A lot of it’s points seem fairly self-evident:

  • Meat-eating is a cultural thing. We grow up doing it, so it is normal and natural, and we don’t question it. (When I say we, I’m referring to my culture and other similar ones, but there are of course a lot of vegetarian cultures too!) This cultural context explains why we are okay to eat some meats, but not others – so for example my culture doesn’t condone eating dog meat because we love dogs and have them as pets and service dogs, while China has a dog meat festival.
  • But you cannot really condemn the Chinese as worse than us when we eat lots of animals who we have decided are not as cute and lovable as dogs. Just think of how the word ‘bovine’ has connotations of being thick, and pigs are associated with being dirty and therefore kinda gross.
  • The meat industry is invisible to us, and we are oblivious of the circumstances our Sheepmeat is derived from. Of course we know animals have to die for us to eat them. But we are removed enough that we never have to think about it, and I mean actually think about it. Chicken is poultry, pigs are pork, cows are beef, mutton is sheep – so even the names which we use for our meat is dissociated from the animal it comes from.
  • The way animals are bred and farmed for meat, eggs and dairy products, and the way they are killed, is cruel. (This is more so for large scale set-ups – I suspect some of the smaller operations in SA are not as bad.) This is worrying because animals are not stupid nor lacking in feeling, despite it being convenient to believe this is the case. This last point is probably the one that has stuck with me the most:
    • a pig has the same intelligence level as a 3 year old human;
    • cows have social systems and cry tears when their calves are forcibly removed from them (and I have read previously that they have best friends and can hold grudges);
    • chickens have over 30 sounds to warn each other of different dangers and can differentiate each other by facial features;
    • some fish have been identified as intelligent and as a result legal requirements have been established as to the size of aquarium they can be kept in.

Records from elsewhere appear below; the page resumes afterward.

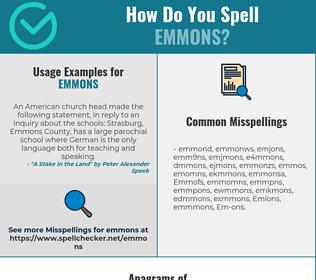 Correct spelling for Emmons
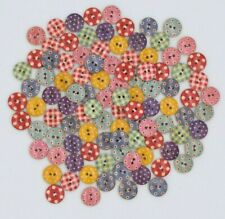 Sale  - Set of 20 Assorted Colourful Pattern Wooden Buttons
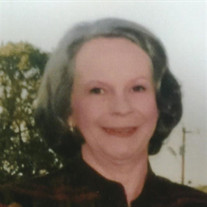 "Mrs. Kay ""Memaw"" Lunsford Renfroe"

(Just a quick aside – here’s a video of a 3-year-old boy grappling with some of the above points: www.youtube.com)

Melanie Joy is the scholar who coined the term carnism, and just by giving it a name she has drawn attention to meat-eating as a thing, and not an invisible and therefore unquestioned norm. And so it puts us in the position where can turn the microscope on it and ask the question: is this good?

Reasons for not eating meat, besides the cruelty of our farming methods:

  • Vegetarianism is more healthy than carnism. Melanie points out how big killers like heart disease and obesity are linked to eating lots of meat. (To be honest there is conflicting information that says eating meat is very healthy, too, and in fact many diets are now arguing people should eat more protein – generally as meat – and fewer carbs, so it is a grey area. It is also a loaded topic, as many different stakeholders have an economic interest in the answer to this, so check your sources on this one to see who might be benefiting from the outcome).
  • A point my home boy Holmes raised – meat is full of routine antibiotics and growth hormones which cannot be good for us. Plus the animal is likely to have been raised on an unnatural diet meant to make them fatter quicker and more cheaply. This in turn is probably not great for us, the consumer.
  • The environmental benefits of a non-meat diet are huge, because you need less space, less water, less everything, to yield a greater amount of edible food. Plus livestock contribute to soil erosion, so with less livestock you will have less of this too. And animals create green house gases. No seriously, they do, especially cows when they fart! So having fewer farm animals there will be fewer greenhouse gas emissions. The size and scale of the meat industry is that vast that these are very tangible benefits.
  • Having more agricultural space dedicated to growing non-meat products will mean we can feed more people. I’m not saying this will end world hunger, but it won’t hurt in the battle to feed the world’s growing population.

So there is a lof of food for thought here… Are you vegetarian, and if so what are your reasons? And if you’re not, why not try Meat Free Mondays? This might be a better approach for you if you’re not yet ready to give meat up completely.